Records contained in a dataset:
-=-=-

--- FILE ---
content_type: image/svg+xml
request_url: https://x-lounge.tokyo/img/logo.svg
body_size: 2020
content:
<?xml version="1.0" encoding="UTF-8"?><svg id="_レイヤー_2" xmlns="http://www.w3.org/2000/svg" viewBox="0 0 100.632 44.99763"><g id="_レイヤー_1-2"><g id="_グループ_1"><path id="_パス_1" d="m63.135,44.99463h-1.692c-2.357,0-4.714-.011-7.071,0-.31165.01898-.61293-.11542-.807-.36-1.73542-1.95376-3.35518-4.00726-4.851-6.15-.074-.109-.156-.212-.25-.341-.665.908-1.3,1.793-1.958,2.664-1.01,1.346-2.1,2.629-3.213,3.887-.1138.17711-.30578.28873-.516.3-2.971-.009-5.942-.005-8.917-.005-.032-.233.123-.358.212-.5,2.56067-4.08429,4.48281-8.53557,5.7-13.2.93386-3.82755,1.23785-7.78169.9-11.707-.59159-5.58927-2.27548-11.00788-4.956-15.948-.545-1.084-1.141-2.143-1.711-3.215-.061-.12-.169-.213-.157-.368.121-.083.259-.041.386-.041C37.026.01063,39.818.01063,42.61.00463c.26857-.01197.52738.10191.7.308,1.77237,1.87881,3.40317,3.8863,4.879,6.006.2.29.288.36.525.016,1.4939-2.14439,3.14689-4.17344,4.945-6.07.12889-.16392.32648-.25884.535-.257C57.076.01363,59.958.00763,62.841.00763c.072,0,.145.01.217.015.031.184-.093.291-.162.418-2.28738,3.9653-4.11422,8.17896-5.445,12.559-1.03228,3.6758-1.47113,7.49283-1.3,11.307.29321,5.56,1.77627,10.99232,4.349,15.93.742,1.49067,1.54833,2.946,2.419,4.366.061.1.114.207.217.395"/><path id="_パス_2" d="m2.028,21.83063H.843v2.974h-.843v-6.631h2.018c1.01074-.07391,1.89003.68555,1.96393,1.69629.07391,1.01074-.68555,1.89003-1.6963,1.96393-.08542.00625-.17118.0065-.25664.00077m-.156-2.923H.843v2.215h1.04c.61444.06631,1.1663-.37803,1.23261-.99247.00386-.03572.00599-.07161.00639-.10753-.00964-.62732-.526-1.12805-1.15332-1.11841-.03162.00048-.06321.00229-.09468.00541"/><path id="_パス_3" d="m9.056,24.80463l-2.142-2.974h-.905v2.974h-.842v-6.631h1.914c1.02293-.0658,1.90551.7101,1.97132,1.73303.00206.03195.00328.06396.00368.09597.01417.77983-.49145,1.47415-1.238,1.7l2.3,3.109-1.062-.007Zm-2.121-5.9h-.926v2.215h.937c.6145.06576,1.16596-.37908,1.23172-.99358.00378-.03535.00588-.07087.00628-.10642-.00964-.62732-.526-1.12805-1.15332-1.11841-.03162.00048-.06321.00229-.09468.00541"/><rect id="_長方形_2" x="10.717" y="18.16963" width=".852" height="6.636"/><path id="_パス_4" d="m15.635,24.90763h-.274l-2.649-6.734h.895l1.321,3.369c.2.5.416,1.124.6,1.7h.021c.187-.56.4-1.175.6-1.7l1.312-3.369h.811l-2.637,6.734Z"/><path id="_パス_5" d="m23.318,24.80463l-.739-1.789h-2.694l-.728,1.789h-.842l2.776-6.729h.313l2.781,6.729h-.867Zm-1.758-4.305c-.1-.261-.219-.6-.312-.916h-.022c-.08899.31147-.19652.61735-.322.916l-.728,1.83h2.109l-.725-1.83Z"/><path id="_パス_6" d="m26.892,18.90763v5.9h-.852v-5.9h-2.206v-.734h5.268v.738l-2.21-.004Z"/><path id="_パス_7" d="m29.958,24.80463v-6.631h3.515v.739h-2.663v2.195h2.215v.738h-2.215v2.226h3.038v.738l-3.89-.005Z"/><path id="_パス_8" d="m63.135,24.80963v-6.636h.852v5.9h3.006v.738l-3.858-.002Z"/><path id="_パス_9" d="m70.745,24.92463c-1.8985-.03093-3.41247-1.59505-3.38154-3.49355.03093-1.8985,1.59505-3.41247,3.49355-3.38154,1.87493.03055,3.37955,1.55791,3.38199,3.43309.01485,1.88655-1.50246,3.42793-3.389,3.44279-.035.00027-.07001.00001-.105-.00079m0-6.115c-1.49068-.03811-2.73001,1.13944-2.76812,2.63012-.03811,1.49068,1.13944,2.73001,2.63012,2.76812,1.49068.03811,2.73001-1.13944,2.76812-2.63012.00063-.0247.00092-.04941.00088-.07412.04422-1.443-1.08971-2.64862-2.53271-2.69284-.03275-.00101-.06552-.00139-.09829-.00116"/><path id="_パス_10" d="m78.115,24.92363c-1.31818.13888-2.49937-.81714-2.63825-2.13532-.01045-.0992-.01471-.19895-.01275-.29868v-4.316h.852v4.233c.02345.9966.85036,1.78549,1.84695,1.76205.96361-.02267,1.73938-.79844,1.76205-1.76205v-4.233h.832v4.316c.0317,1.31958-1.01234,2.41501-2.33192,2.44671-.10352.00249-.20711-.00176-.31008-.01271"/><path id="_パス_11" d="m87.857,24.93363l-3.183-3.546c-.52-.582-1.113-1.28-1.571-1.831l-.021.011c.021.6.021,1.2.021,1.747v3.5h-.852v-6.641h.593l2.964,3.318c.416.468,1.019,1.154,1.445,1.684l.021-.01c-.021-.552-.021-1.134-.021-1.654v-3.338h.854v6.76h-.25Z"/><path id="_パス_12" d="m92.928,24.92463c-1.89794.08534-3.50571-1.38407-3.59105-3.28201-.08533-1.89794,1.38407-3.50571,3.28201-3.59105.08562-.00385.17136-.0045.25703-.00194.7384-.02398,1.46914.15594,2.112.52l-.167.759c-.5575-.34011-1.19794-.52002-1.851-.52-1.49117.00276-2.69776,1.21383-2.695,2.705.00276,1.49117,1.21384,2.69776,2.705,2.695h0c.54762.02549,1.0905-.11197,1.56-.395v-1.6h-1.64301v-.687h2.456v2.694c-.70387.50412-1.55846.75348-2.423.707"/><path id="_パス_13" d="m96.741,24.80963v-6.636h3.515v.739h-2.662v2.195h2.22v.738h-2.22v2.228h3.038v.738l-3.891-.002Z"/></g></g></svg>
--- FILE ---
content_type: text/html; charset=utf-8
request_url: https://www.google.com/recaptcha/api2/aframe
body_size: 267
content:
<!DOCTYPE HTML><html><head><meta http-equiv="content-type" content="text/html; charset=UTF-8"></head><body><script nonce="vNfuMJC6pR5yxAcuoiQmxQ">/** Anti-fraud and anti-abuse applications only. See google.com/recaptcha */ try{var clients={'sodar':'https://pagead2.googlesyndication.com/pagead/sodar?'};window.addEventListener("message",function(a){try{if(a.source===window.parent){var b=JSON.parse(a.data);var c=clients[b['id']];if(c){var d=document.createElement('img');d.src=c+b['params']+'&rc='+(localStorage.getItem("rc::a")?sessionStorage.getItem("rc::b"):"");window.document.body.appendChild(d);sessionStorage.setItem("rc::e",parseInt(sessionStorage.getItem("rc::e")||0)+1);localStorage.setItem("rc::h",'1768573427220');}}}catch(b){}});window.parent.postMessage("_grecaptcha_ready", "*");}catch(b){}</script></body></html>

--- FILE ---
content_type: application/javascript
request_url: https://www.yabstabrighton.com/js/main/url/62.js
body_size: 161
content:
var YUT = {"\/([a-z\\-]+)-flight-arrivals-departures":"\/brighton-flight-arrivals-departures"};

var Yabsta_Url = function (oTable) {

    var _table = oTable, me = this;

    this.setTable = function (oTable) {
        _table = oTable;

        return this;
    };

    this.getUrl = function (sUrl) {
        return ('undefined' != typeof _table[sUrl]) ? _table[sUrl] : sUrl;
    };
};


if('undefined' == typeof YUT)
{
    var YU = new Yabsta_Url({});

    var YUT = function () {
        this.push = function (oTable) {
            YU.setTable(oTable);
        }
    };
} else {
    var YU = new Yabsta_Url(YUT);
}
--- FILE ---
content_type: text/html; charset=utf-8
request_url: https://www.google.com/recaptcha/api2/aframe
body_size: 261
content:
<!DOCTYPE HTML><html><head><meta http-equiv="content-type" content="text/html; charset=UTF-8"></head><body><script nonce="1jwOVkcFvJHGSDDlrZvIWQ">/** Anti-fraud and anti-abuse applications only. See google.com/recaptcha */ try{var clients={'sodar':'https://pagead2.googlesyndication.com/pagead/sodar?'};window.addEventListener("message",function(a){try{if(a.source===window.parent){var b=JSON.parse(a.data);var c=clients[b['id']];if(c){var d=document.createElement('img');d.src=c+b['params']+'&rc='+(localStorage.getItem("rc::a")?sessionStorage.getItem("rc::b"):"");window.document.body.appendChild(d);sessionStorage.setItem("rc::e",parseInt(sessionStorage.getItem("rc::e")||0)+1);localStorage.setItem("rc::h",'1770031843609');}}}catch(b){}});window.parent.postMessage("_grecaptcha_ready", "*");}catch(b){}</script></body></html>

-=-=-

The answer must be the line containing "var YUT = function" and every line after it through the end of the records, repeated exactly.

◆ **RESULT OF THIS TASK**
    var YUT = function () {
        this.push = function (oTable) {
            YU.setTable(oTable);
        }
    };
} else {
    var YU = new Yabsta_Url(YUT);
}
--- FILE ---
content_type: text/html; charset=utf-8
request_url: https://www.google.com/recaptcha/api2/aframe
body_size: 261
content:
<!DOCTYPE HTML><html><head><meta http-equiv="content-type" content="text/html; charset=UTF-8"></head><body><script nonce="1jwOVkcFvJHGSDDlrZvIWQ">/** Anti-fraud and anti-abuse applications only. See google.com/recaptcha */ try{var clients={'sodar':'https://pagead2.googlesyndication.com/pagead/sodar?'};window.addEventListener("message",function(a){try{if(a.source===window.parent){var b=JSON.parse(a.data);var c=clients[b['id']];if(c){var d=document.createElement('img');d.src=c+b['params']+'&rc='+(localStorage.getItem("rc::a")?sessionStorage.getItem("rc::b"):"");window.document.body.appendChild(d);sessionStorage.setItem("rc::e",parseInt(sessionStorage.getItem("rc::e")||0)+1);localStorage.setItem("rc::h",'1770031843609');}}}catch(b){}});window.parent.postMessage("_grecaptcha_ready", "*");}catch(b){}</script></body></html>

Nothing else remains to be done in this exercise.